Statistical analysis

In statistics, a two-way analysis of variance (ANOVA) was used to compare means of two or more groups for the objective study period. The t-test or one-way ANOVA was also used to compare means of two or more groups at each measurement day. The Scheffe's method of multiple comparisons was used as an ad hoc analysis to evaluate the differences in all combinations of arbitrary two groups at each measurement day.

Results

Proliferation and redifferentiation capability of human elastic chondrocytes in multilayered culture system

Chondrogenic cells were obtained from elastic cartilage remnants. FGF-stimulated proliferation was consistently seen with an increase of approximately threefold. Clearly, the cell count significantly increased under the presence of FGF2 (p<0.01), and it was thus demonstrated that FGF2 is involved in the proliferation of elastic chondrocytes.

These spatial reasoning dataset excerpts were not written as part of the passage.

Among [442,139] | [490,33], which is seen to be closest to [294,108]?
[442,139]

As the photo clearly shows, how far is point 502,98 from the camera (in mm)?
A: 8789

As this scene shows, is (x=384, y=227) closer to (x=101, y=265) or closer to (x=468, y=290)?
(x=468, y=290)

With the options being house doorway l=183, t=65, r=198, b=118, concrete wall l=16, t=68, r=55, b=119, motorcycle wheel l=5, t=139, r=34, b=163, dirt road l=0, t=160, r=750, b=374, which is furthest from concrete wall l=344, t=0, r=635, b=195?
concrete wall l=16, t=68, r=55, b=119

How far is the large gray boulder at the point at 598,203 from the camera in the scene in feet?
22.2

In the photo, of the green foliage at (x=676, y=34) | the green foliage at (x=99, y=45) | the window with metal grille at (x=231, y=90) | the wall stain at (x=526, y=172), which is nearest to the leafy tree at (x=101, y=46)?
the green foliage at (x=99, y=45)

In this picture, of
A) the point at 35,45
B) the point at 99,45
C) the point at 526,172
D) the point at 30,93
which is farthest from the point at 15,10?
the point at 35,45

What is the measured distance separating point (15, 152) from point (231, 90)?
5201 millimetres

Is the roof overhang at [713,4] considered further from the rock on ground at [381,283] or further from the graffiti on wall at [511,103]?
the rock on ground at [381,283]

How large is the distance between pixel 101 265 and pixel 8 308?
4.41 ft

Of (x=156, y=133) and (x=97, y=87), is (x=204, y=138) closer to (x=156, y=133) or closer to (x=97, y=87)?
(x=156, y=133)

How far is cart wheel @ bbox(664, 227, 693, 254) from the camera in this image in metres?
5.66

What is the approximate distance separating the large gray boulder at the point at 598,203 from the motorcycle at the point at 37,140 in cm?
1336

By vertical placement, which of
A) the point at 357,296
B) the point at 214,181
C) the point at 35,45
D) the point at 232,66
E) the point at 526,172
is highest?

Next, FGF was added to a monolayer culture and a multilayer culture. Under the presence of FGF2, the concentration of HA, which is one component of an ECM glycosaminoglycan of cartilage, clearly increased (p<0.01) in comparison to the group to which FGF was not added. The HA concentration level in the medium was higher in the multilayer culture than in the monolayer culture.

The above results indicate that the addition of FGF and the multilayered culture system induced the proliferation and differentiation of elastic chondrocytes (Fig. 2).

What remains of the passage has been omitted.